Prompt | In the passage on Civil War tents and blankets, what did the government produce as a stop-gap when rubberized blankets were in low stock?

Source passage |
To answer your question, I think that your ancestor is referring to using rubberized blankets as a substitute for the shelter tent half. According to other letters, memoirs, or diaries, the 2nd U.S.S.S. did not receive shelter tent halves until late in 1862 but rubberized blankets were issue almost immediately.

The difference is that the shelter tents are simply square-ish pieces of untreated cotton with buttons, buttonholes, grommets, and pin loops/guy lines while the rubberized blankets were largely issued with only small brass grommets around the perimeter. The use of shelter halves in America can be largely credited to Gen. George McClellan, who had recognized their versatility before the war while observing French soldiers. The American version was initially despised by soldiers but later became a very valuable piece of kit year-round.

The rubberized blankets were treated with a coating of vulcanized rubber on one side only and were meant to be used as a sort of wrap or cape in bad weather by way of pinning or tying together two specially placed grommets on one edge. Mounted soldiers were issued a rubberized poncho with a flapped neck opening. The government also produced a large quantity of painted blankets, treated on one side with blackened oil based paint and later varnished, as a stop-gap when rubberized blankets were in low stock. These were wildly popular among soldiers from the very beginning and worn as intended, draped over crude brush shanties, or tied together as tents in bad weather.

Supplied records |
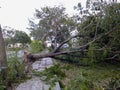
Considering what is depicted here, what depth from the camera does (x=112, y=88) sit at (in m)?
4.77

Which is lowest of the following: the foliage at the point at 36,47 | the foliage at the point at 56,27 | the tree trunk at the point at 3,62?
the tree trunk at the point at 3,62

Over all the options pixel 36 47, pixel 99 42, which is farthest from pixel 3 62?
pixel 99 42

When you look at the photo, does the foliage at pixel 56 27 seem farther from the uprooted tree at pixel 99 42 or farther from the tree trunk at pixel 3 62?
the tree trunk at pixel 3 62

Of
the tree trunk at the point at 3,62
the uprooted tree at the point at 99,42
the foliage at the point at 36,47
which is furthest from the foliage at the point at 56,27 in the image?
the tree trunk at the point at 3,62

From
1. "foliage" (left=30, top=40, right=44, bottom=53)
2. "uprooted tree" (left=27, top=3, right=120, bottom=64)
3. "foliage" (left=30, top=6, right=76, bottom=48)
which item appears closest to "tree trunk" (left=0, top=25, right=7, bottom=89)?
"uprooted tree" (left=27, top=3, right=120, bottom=64)

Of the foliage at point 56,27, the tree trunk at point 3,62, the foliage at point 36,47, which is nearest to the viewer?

Exercise answer | Painted blankets, treated on one side with blackened oil-based paint and later varnished.